La direction encourage à parler

« Lors des deux dernières années, 16 sanctions disciplinaires ont été prises, dont cinq licenciements », précise un communiqué posté le 15 octobre 2021 sur le site intranet de Radio France.  « Que vous soyez victime ou témoin, n’hésitez plus à parler : toute personne qui signale ou témoigne est protégée, quel que soit son statut. Tout fait remonté donne lieu à une action. Des sanctions sont appliquées ».

La diffusion en mars 2021 sur Canal+ du documentaire de Marie Portolano, « Je ne suis pas une salope, je suis une journaliste », sur le sexisme dans plusieurs rédactions sportives, a donné un coup d’accélérateur à une évolution initiée en 2018 déjà avec la nomination d’un référent harcèlement sexuel, une responsabilité assurée actuellement par le délégué central CFDT Renaud Dalmar.

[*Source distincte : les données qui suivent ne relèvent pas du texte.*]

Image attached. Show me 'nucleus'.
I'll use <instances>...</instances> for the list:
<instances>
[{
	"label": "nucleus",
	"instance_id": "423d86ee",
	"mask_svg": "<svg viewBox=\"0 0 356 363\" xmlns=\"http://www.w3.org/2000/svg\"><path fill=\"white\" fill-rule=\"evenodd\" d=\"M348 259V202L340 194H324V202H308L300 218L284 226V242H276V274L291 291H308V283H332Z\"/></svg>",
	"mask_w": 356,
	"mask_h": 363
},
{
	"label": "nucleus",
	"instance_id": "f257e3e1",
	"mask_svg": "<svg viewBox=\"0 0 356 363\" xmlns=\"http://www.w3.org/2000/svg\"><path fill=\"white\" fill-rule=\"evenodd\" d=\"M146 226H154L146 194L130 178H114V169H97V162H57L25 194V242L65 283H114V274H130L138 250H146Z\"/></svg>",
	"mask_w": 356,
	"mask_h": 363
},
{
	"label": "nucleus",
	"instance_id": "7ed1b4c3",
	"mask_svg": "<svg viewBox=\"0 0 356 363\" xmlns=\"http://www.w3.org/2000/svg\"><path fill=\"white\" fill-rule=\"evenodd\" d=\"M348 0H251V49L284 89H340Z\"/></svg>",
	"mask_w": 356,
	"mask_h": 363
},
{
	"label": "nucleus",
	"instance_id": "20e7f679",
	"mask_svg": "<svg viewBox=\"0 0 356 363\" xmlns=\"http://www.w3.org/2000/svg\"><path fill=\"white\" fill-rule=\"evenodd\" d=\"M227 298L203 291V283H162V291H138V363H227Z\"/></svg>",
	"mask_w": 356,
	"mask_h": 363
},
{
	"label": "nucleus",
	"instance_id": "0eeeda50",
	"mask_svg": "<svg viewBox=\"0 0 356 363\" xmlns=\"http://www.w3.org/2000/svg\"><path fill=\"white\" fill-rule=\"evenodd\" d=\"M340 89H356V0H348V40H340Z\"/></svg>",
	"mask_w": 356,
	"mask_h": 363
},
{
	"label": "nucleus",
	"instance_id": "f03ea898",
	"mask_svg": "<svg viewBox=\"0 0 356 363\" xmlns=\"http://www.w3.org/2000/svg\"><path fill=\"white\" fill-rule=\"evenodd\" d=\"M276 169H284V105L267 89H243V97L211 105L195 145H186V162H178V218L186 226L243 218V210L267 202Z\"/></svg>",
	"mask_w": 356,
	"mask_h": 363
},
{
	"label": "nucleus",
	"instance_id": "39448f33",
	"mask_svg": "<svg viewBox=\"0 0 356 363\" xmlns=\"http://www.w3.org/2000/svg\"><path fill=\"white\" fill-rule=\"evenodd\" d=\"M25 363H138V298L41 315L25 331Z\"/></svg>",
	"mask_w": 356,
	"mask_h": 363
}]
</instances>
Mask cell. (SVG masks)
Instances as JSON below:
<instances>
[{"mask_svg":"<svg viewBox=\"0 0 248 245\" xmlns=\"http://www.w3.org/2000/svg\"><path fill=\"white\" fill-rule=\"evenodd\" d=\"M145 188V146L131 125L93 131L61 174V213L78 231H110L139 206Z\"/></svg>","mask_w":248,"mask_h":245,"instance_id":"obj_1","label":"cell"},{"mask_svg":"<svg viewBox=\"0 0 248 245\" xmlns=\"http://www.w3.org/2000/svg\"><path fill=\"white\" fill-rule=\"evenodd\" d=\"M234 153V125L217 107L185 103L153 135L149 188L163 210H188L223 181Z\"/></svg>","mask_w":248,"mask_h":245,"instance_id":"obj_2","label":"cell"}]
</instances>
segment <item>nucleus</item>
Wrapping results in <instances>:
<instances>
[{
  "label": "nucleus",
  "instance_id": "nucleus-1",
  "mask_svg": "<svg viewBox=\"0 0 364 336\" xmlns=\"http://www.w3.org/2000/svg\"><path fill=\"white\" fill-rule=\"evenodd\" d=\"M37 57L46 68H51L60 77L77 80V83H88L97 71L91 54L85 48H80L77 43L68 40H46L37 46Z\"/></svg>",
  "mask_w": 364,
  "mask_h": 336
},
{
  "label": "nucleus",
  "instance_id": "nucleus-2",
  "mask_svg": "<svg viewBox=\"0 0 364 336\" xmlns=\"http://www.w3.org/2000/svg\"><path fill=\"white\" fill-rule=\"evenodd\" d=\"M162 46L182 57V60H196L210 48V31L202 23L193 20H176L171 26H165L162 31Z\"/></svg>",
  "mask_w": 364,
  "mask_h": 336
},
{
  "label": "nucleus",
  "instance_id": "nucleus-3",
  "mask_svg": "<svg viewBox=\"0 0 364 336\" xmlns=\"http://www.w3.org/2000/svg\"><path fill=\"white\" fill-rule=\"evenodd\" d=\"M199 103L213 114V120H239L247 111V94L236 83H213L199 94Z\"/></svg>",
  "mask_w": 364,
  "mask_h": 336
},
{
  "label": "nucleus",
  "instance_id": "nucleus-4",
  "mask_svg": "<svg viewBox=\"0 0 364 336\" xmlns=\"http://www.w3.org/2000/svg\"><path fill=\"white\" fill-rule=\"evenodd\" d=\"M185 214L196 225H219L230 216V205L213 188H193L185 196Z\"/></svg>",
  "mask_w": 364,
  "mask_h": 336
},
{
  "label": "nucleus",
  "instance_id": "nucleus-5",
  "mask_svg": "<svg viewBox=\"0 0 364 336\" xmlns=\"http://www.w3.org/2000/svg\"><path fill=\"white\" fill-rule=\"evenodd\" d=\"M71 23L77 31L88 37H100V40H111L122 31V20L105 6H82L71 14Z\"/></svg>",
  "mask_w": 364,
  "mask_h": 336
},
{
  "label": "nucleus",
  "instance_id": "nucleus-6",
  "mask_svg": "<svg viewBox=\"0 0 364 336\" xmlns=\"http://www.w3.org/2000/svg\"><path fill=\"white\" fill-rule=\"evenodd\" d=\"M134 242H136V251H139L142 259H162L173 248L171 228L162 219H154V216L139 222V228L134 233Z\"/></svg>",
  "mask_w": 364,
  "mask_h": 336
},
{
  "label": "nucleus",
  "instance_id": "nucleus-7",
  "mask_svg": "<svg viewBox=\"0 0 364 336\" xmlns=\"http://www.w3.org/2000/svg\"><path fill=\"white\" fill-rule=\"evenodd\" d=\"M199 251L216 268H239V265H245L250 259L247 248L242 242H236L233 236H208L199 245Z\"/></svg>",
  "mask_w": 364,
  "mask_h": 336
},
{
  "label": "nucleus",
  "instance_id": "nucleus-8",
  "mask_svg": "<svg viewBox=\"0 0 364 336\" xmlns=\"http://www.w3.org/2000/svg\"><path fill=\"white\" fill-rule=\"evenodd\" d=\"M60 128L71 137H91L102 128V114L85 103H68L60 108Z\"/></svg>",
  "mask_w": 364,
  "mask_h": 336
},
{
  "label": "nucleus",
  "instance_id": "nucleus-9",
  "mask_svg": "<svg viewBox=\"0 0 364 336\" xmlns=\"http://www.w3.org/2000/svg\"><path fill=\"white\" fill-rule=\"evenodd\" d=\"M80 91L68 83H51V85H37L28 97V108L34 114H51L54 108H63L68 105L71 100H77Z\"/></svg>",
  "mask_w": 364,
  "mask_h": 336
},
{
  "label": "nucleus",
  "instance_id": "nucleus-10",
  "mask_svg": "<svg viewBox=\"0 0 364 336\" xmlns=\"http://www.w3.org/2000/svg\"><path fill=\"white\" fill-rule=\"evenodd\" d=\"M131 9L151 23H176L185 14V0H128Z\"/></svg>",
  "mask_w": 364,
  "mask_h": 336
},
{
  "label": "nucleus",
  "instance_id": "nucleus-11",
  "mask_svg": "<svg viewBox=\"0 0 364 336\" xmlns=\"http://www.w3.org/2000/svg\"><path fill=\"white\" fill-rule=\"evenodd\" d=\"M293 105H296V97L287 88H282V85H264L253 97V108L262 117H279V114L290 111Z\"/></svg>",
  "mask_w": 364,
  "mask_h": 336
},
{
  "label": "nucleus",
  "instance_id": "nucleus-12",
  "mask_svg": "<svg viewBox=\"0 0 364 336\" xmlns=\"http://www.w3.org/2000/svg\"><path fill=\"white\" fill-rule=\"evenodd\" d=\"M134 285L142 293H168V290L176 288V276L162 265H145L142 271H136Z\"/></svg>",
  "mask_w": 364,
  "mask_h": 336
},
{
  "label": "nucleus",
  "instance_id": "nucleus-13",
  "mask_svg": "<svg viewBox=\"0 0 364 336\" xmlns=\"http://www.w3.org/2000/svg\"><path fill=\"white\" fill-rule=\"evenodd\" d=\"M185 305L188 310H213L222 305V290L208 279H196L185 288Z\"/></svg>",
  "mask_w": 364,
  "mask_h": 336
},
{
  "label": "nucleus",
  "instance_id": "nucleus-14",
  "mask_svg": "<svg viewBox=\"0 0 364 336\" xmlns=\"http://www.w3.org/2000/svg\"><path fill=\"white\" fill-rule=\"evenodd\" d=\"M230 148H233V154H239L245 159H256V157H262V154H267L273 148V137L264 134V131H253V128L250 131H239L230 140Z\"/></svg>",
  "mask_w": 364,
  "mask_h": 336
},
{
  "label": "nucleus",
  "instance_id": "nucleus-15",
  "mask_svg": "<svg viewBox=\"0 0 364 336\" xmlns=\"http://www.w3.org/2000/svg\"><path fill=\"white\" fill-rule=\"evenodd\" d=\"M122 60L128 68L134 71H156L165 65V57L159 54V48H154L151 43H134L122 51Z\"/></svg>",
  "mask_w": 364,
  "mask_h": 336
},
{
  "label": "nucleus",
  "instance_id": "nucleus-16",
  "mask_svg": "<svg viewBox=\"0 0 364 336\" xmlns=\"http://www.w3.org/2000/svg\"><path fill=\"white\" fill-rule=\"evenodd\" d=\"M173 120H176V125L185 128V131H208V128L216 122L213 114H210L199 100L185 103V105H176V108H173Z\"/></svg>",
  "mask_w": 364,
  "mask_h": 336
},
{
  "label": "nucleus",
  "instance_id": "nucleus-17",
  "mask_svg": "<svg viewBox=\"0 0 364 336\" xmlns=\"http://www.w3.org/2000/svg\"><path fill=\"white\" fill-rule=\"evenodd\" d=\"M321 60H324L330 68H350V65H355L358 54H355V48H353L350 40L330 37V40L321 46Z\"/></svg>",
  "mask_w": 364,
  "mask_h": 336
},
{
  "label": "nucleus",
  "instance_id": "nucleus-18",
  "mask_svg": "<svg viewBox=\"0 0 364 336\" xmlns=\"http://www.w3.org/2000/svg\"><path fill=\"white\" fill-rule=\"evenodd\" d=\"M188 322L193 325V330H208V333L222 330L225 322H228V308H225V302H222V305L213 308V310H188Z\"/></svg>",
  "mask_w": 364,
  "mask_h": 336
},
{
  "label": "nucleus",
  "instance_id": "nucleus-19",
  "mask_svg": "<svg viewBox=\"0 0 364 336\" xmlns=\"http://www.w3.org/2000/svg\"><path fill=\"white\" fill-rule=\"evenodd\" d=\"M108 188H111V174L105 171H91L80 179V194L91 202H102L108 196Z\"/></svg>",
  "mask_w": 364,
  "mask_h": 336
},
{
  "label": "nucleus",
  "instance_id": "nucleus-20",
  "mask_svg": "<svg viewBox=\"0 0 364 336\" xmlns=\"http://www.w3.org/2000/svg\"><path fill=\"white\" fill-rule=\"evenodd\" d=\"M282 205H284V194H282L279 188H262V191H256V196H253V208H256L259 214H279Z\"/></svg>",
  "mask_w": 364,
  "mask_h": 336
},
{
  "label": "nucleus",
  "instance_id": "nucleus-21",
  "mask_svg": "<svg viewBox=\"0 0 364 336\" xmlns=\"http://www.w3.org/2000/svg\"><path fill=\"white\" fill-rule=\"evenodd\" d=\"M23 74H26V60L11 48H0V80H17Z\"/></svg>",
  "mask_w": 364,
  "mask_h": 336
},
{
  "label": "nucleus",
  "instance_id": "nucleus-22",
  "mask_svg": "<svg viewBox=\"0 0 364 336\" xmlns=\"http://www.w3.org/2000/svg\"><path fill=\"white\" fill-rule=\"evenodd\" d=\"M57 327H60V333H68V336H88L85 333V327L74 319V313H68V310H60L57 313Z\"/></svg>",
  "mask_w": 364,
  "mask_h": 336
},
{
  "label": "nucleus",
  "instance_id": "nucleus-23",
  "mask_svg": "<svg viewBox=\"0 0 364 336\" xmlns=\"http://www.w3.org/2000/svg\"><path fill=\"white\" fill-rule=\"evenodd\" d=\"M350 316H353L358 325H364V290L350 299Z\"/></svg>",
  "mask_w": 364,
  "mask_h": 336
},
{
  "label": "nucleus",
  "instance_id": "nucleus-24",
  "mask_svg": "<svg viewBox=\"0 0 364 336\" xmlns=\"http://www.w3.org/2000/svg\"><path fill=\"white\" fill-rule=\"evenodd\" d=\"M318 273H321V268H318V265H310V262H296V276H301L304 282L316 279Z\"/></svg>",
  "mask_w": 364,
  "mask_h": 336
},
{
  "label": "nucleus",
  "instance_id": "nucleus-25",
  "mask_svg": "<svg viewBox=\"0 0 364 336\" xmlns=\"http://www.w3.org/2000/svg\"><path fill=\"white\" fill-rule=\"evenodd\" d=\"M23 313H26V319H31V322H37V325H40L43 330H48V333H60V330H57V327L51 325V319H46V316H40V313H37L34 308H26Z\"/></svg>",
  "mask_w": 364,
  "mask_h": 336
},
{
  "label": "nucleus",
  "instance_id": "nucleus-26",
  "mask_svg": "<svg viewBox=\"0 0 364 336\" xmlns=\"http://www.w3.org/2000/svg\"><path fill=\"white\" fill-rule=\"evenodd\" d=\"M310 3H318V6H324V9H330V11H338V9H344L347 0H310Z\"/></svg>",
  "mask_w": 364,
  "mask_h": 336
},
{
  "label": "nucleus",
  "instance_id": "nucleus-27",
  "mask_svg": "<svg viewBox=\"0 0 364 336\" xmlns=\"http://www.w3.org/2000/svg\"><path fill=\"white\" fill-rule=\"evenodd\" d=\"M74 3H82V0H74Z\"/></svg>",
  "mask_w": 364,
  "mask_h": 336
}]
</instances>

Des comportements enracinés

Devant le CSE central il y a un an, Renaud Dalmar évoquait des « comportements enracinés, peu contestés par le reste des salariés ». Des salariés, cadres ou non, témoins ou victimes, qui choisissent de rester silencieux par crainte des conséquences pour leur carrière ou pur leurs conditions de travail.

« A ce jour de nombreuses affaires ne peuvent être traitées car les victimes ne veulent absolument pas témoigner même anonymement, car ce témoignage risquerait de compromettre leur chance d’intégration », souligne le référent.

« C’est de l’humour ! »

Renaud Dalmar dénonçait aussi devant les élus du CSE central «une réelle pression caractérisée ». Les précaires, les nouveaux venus doivent se fabriquer une carapace. « Certains CDD, surtout des jeunes femmes, se sont vu répondre qu’elles ne seraient pas « capables de poursuivre dans cette voie si elles n’étaient pas capables d’apprécier cet humour ». Une sorte de « troisième degré », ne pas le comprendre révélerait une sorte de «déphasage avec le milieu professionnel ».

Renaud Dalmar constate « une défaillance managériale ». Cependant le délégué central CFDT reconnait que « l’encadrement est très démuni pour répondre à une partie des situations exposées. Il manque parfois de soutien. Il peut aussi se retrouver confronté à un fonctionnement très ancien et installé, contre lequel il est très difficile de lutter seul ».

La passivité complice

Il dénonce ce qu’il appelle la « passivité complice », c’est à dire « le fait de rire à une blague sexiste ou à connotation sexuelle. Il est dès lors très compliqué de dénoncer la situation. Dans l’une des stations pour lesquelles j’ai lancé une alerte, tel était le cas au quotidien : l’encadrement avait fait preuve de passivité complice, or nous pourrions dire aujourd’hui que la dégradation de la situation engageait sa responsabilité ».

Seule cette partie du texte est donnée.